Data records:
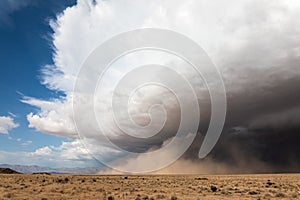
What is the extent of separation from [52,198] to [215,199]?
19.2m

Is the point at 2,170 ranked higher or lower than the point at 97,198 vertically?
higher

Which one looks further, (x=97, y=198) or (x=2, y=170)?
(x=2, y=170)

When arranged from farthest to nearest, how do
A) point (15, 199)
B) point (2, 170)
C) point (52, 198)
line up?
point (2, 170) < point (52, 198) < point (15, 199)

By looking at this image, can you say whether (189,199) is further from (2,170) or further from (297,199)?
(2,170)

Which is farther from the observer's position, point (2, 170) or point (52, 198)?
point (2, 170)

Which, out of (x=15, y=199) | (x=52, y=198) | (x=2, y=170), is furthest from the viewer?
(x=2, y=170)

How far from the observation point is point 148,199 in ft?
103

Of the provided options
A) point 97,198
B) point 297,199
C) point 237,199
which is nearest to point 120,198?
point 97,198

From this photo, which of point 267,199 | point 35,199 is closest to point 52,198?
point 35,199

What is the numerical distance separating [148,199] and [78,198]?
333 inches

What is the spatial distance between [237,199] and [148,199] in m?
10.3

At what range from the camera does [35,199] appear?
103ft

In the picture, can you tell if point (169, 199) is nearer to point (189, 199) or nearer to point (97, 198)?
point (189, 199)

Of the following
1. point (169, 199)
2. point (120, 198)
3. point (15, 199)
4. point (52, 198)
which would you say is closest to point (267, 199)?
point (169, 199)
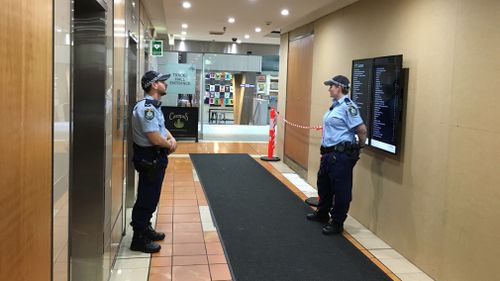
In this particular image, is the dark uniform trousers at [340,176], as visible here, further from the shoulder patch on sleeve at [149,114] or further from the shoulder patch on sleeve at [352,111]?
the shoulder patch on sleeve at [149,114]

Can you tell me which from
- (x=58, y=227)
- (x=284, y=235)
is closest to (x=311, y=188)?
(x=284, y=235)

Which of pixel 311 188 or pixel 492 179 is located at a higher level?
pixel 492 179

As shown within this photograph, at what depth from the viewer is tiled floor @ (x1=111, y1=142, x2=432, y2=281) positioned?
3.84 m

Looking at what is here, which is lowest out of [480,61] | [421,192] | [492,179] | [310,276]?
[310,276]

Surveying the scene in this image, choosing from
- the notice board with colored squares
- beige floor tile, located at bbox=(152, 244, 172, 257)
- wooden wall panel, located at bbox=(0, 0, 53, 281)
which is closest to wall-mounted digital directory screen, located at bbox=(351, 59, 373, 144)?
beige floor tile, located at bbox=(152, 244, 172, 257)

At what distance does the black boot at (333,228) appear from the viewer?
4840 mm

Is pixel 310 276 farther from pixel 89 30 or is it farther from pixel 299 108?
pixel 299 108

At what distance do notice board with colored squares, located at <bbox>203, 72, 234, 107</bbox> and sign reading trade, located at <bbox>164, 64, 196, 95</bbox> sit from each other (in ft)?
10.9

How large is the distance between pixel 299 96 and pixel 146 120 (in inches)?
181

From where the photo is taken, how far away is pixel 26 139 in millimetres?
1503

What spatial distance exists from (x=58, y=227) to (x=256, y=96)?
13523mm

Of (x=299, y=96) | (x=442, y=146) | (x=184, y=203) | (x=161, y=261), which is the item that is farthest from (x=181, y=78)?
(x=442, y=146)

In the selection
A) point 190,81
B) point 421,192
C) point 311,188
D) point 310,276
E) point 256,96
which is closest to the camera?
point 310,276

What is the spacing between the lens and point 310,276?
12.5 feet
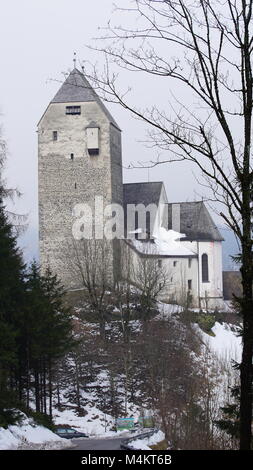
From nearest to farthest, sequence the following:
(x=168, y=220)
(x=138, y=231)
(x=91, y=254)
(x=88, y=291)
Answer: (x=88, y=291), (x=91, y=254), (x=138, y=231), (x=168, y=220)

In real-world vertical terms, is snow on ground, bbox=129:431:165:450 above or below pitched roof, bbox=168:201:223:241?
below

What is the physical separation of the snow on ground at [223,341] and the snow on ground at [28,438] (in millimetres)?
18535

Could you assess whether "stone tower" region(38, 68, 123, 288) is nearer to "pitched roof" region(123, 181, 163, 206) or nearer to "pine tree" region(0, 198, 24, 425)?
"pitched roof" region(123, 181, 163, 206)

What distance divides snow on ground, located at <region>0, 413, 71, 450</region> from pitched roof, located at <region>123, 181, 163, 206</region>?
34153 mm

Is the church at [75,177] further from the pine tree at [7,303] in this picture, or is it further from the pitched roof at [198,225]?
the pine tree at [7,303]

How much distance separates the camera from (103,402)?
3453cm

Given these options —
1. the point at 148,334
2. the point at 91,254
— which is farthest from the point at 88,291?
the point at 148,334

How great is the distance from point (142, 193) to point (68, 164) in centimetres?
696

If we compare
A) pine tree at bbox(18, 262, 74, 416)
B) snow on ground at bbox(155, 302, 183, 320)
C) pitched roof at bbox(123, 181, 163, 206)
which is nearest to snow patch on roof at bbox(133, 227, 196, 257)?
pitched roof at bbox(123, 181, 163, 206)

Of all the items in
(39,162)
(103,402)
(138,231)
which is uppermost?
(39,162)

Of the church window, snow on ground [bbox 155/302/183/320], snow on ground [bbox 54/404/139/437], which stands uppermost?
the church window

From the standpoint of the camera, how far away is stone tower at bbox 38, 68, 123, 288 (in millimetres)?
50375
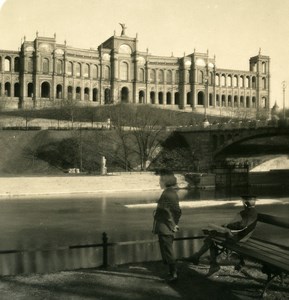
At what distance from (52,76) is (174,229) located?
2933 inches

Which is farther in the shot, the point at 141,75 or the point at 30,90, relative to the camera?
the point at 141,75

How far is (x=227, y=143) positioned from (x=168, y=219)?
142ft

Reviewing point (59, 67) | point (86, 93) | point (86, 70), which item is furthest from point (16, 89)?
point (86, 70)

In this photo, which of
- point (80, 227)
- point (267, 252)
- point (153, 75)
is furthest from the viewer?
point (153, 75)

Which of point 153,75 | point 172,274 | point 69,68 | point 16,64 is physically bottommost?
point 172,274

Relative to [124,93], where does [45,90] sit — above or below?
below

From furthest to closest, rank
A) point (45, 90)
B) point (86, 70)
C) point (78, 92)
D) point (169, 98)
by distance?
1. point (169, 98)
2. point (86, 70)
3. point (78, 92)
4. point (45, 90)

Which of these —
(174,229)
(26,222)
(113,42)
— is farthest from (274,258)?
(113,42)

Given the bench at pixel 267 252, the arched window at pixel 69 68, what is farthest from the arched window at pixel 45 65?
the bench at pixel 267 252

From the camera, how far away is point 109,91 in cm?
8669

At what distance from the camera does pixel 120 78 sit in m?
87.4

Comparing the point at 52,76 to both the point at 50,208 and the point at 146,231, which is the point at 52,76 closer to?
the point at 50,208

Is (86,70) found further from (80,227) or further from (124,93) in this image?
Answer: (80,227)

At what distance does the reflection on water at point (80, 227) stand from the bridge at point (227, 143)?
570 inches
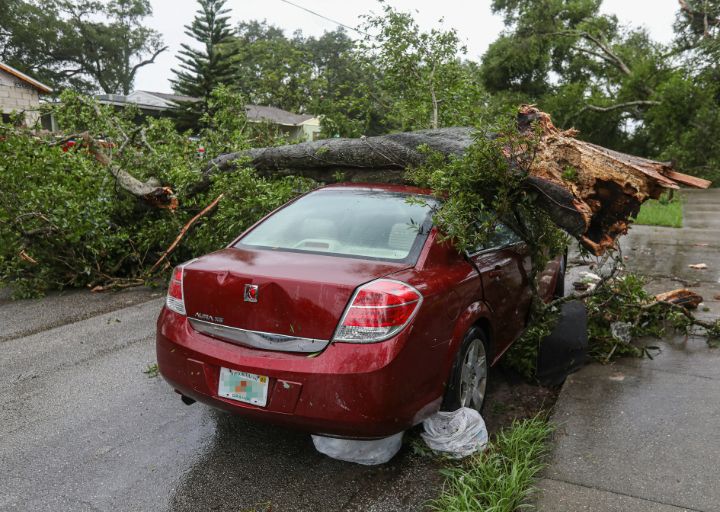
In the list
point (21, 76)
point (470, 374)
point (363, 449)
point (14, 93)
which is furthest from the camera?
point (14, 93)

THE TASK.
Render the records from the line containing "Which of point 153,75" through the end as a JSON list of strings, one string per line, skipping blank lines. Leave the pictures out.

RESULT FOR THIS EXERCISE.
[
  "Which of point 153,75 | point 172,274 | point 69,68 | point 16,64 is physically bottommost?",
  "point 172,274",
  "Relative to [124,93], where does [45,90] sit — above or below?",
  "below",
  "From furthest to closest, rank",
  "A) point (45, 90)",
  "B) point (86, 70)",
  "C) point (78, 92)",
  "D) point (169, 98)",
  "by distance?",
  "1. point (169, 98)",
  "2. point (86, 70)",
  "3. point (78, 92)",
  "4. point (45, 90)",
  "Which of these —",
  "(174,229)",
  "(26,222)",
  "(113,42)",
  "— is farthest from (274,258)?",
  "(113,42)",
  "Given the bench at pixel 267 252, the arched window at pixel 69 68, what is farthest from the arched window at pixel 45 65?",
  "the bench at pixel 267 252",
  "From the camera, how far away is point 109,91 in cm?",
  "8669",
  "At what distance from the camera does pixel 120 78 sit in m?",
  "87.4",
  "Comparing the point at 52,76 to both the point at 50,208 and the point at 146,231, which is the point at 52,76 closer to?",
  "the point at 50,208",
  "Is (86,70) found further from (80,227) or further from (124,93) in this image?",
  "Answer: (80,227)",
  "At what distance does the reflection on water at point (80, 227) stand from the bridge at point (227, 143)?",
  "570 inches",
  "In the list",
  "point (21, 76)",
  "point (470, 374)",
  "point (363, 449)",
  "point (14, 93)",
  "which is furthest from the camera?",
  "point (14, 93)"
]